◆ Righe del dataset
◇ ◇ ◇ ◇
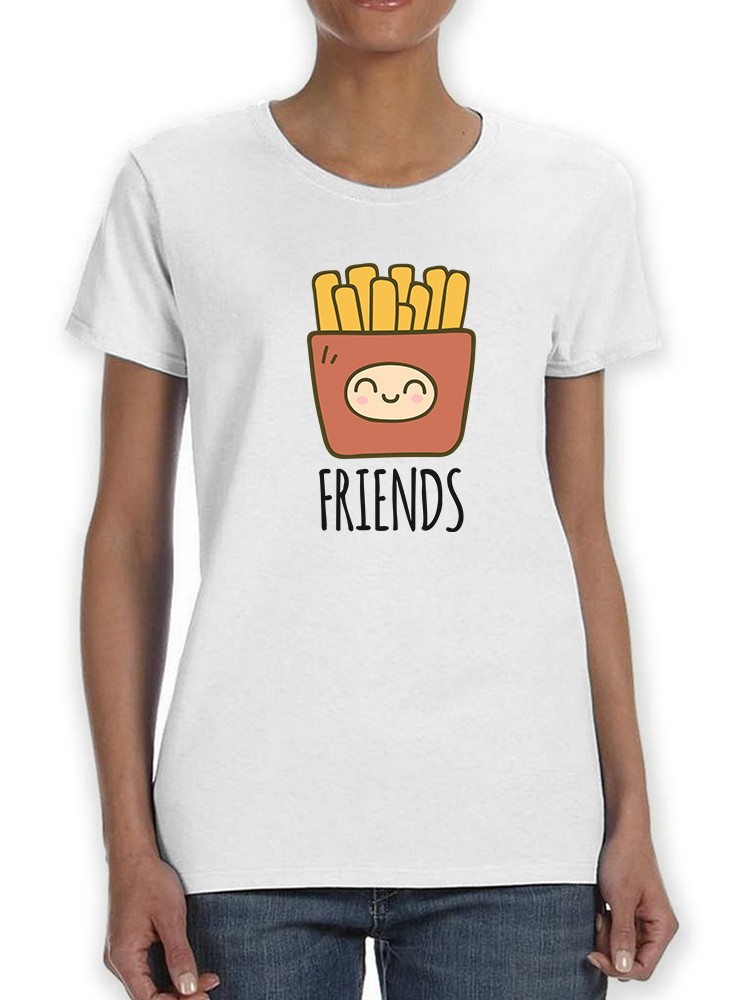 Foto 2 pulgar | Playera Smartprintsink para Mujer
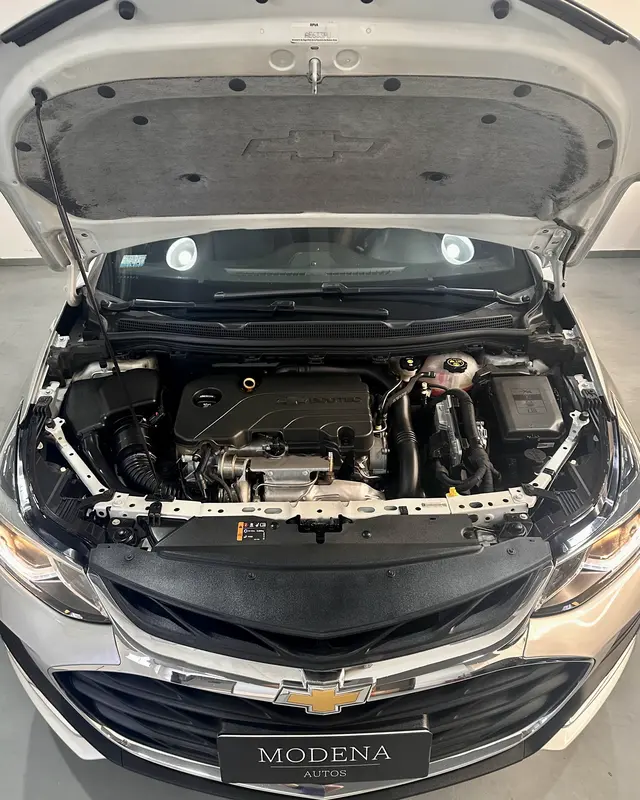 Mirá esta publicación de Chevrolet Cruze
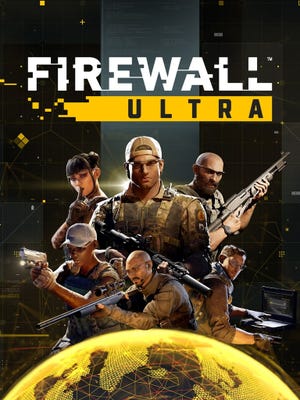 Firewall Ultra okładka gry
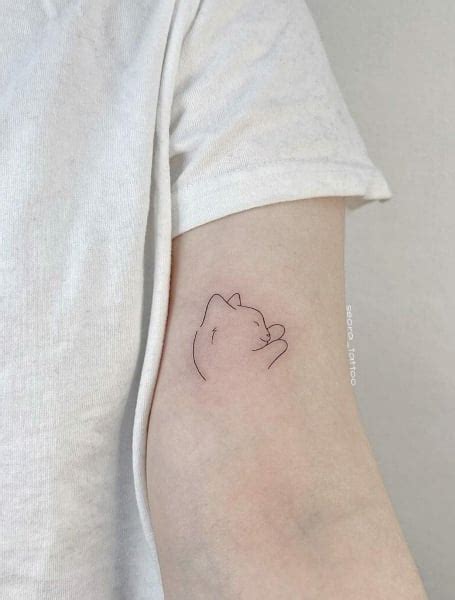 80 Cat Tattoo Design Ideas You Will Love The Trend Spotter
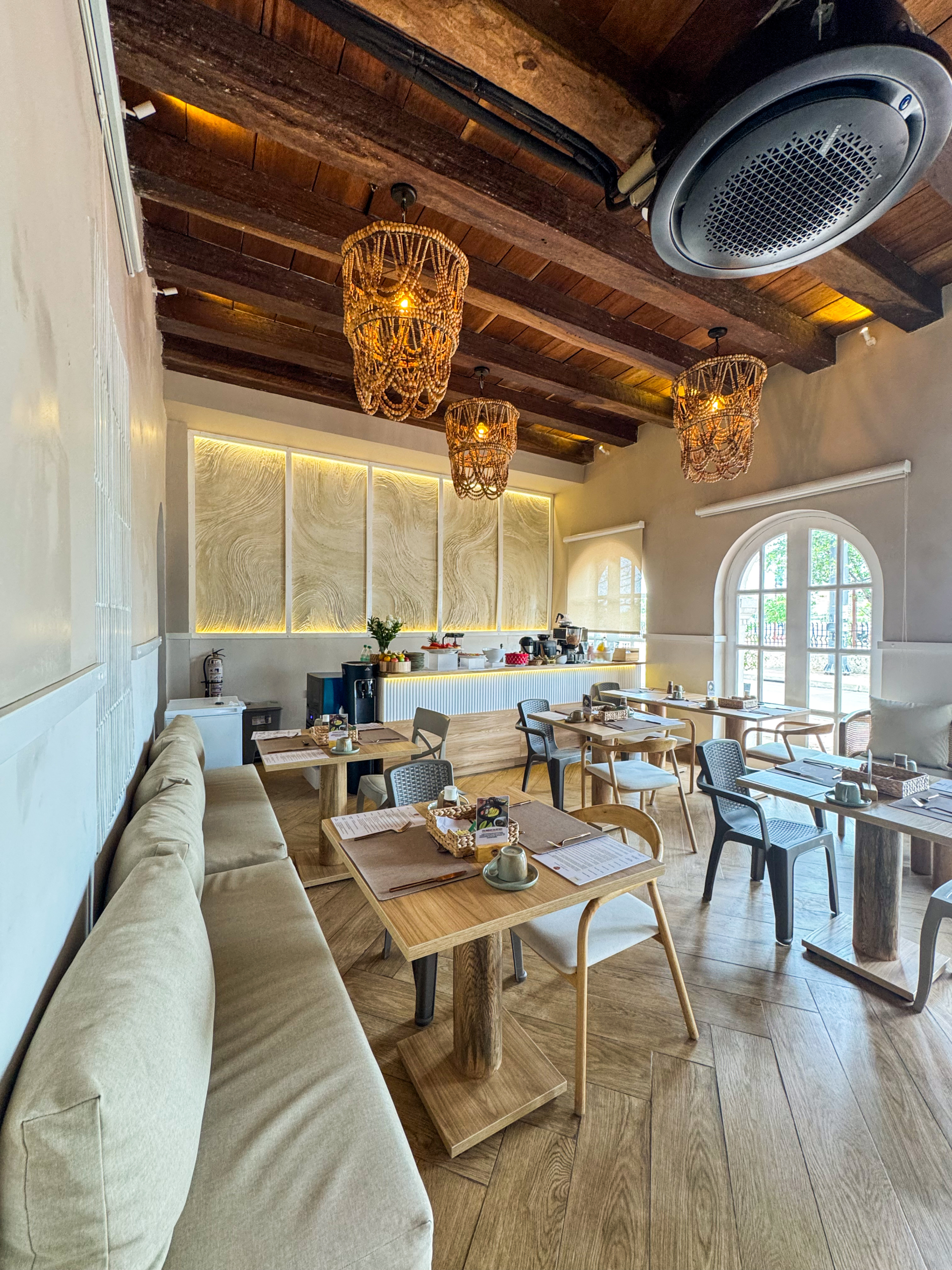 Alquiler de Cafetería para Eventos Corporativos en Cartagena | Cartagena Te Amo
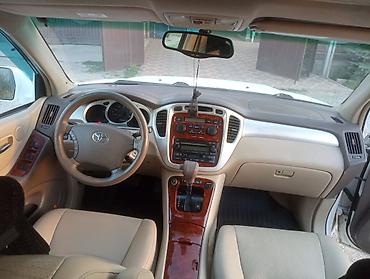 Toyota: Toyota Highlander: 2005 г., 3.3 л, Автомат, Бензин, Кроссовер — 11
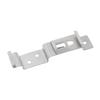 2Pcs Car License Plate Holder Trailer Number Plate Bracket Stainless Steel for Truck Ship Standard Numbers Plates 11cm x 52cm License Plate Covers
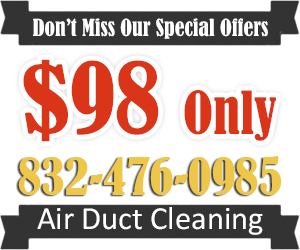 Air Duct Cleaning Kingwood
◇ ◇ ◇ ◇
◆ Compito da svolgere
Restituisci tutte le righe qui sopra parola per parola, lasciando fuori le immagini.

◆ Soluzione del problema
 Foto 2 pulgar | Playera Smartprintsink para Mujer
 Mirá esta publicación de Chevrolet Cruze
 Firewall Ultra okładka gry
 80 Cat Tattoo Design Ideas You Will Love The Trend Spotter
 Alquiler de Cafetería para Eventos Corporativos en Cartagena | Cartagena Te Amo
 Toyota: Toyota Highlander: 2005 г., 3.3 л, Автомат, Бензин, Кроссовер — 11
 2Pcs Car License Plate Holder Trailer Number Plate Bracket Stainless Steel for Truck Ship Standard Numbers Plates 11cm x 52cm License Plate Covers
 Air Duct Cleaning Kingwood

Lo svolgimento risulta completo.